» Work order:
Set down the full listing below word for word; pictures stay out of the copy.

» Information provided:
::::::::

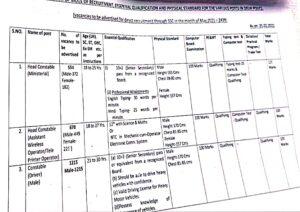delhi police driver vacancy dsssb 2021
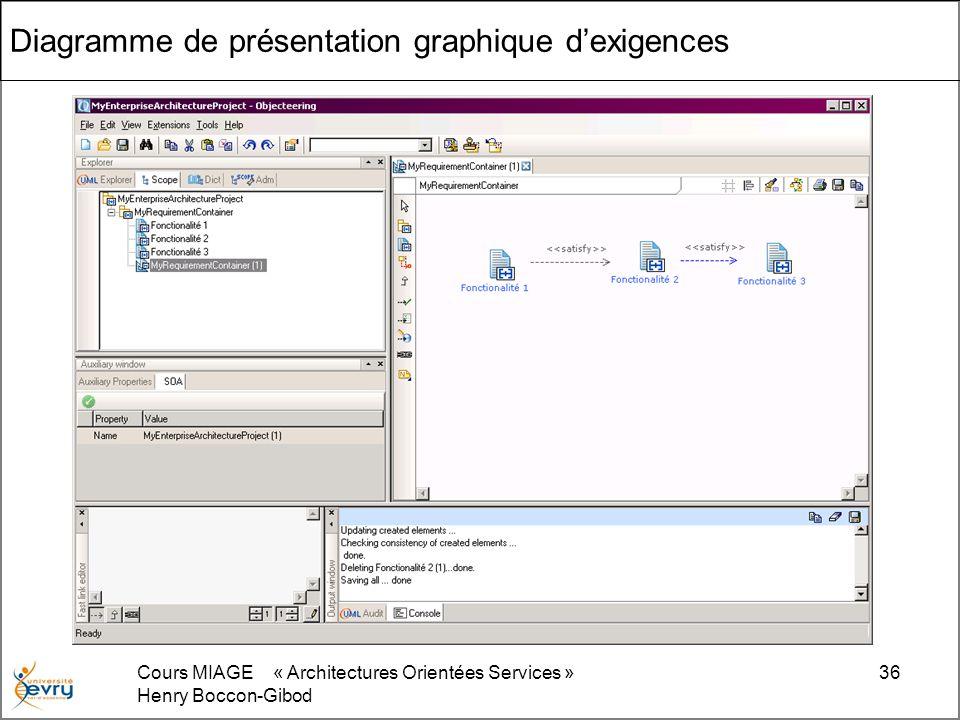 Cours MIAGE « Architectures Orientées Services » Henry Boccon-Gibod 36 Diagramme de présentation graphique dexigences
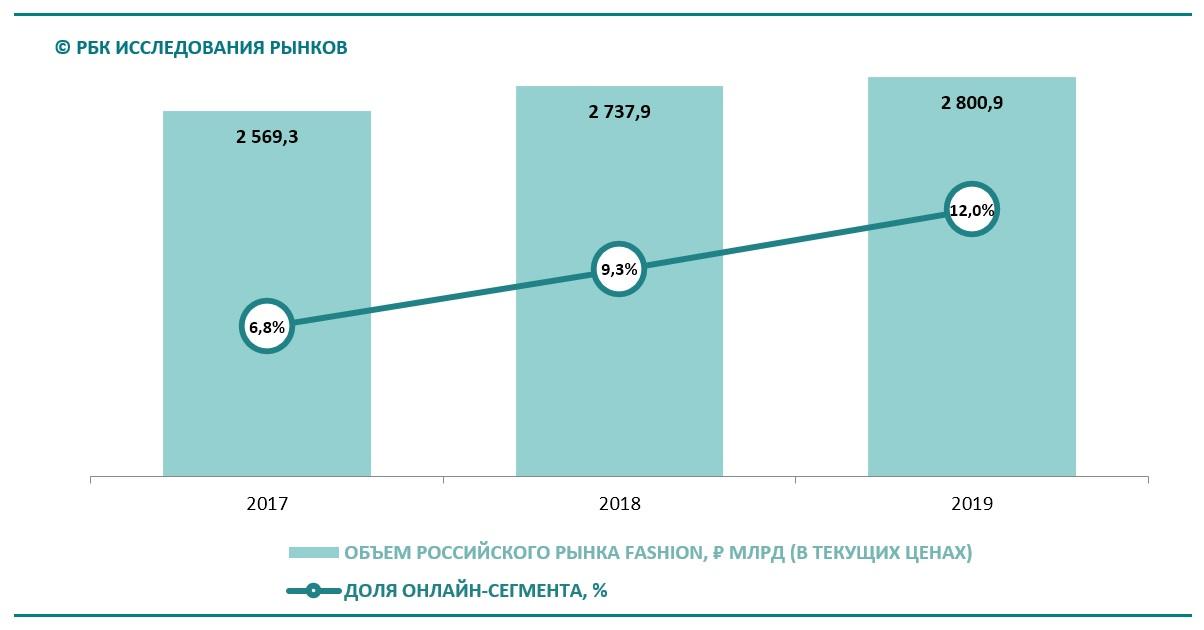 График Динамика доли онлайн-сегмента на рынке fashion, 2017-2019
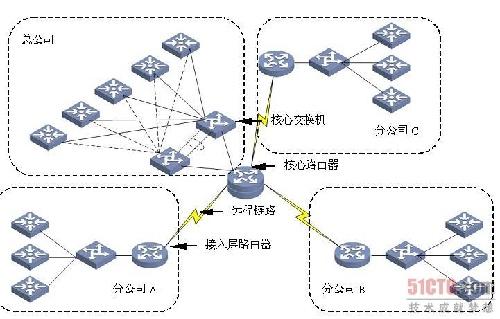 大型企业网络的路由器组网模式如图3-94所示.图片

::::::::

» Task output:
delhi police driver vacancy dsssb 2021
 Cours MIAGE « Architectures Orientées Services » Henry Boccon-Gibod 36 Diagramme de présentation graphique dexigences
 График Динамика доли онлайн-сегмента на рынке fashion, 2017-2019
 大型企业网络的路由器组网模式如图3-94所示.图片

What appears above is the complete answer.